The researchers examined the effect of polypectomy on the long-term prevalence of colorectal adenomas, and reported their findings in the June issue of the American Journal of Gastroenterology.
In 1983, a total of 799 men and women, aged 50-59 years, were drawn from the general population register. Of these, 400 were assigned to a screening group and 399 to a matched control group.
Those in the screening group were invited to undergo a once-only flexible sigmoidoscopy.
Persons with polyps had a baseline colonoscopy with follow-ups in 1985 and 1989.
In 1996, both members of the screening group and the controls were invited to a colonoscopic examination. A total of 451 (71%) individuals attended this.
Screening group 37%
|American Journal of Gastroenterology|
Adenomas were found in 78 (37%) individuals in the screening group and 103 (43%) in the control group (relative risk, 0.9).
The occurrence of high-risk adenomas was also assessed. These were defined as adenomas greater than or equal to 10 mm, with severe dysplasia and villous components. 16 (8%) subjects in the screening group and 32 (13%) in the control group were found to have these (relative risk, 0.6).
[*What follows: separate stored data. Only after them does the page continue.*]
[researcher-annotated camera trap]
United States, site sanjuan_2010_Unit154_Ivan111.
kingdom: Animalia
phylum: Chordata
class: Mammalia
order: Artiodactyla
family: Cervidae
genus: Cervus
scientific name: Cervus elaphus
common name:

Researcher E. Thiis-Evensen, of the Telemark Central Hospital, Skien, said on behalf of the group, "There was no significant difference in adenoma prevalence between the group after the screening program, and the controls after the usual care."
"There was a trend toward more high-risk adenomas in the control group. This suggests a very limited effect of one-time screening sigmoidoscopy, with surveillance colonoscopy, on the prevalence of adenomas.
"However, this screening has a preventive effect on the development of high-risk adenomas consistent with the reported effect on cancer prevention," it was concluded.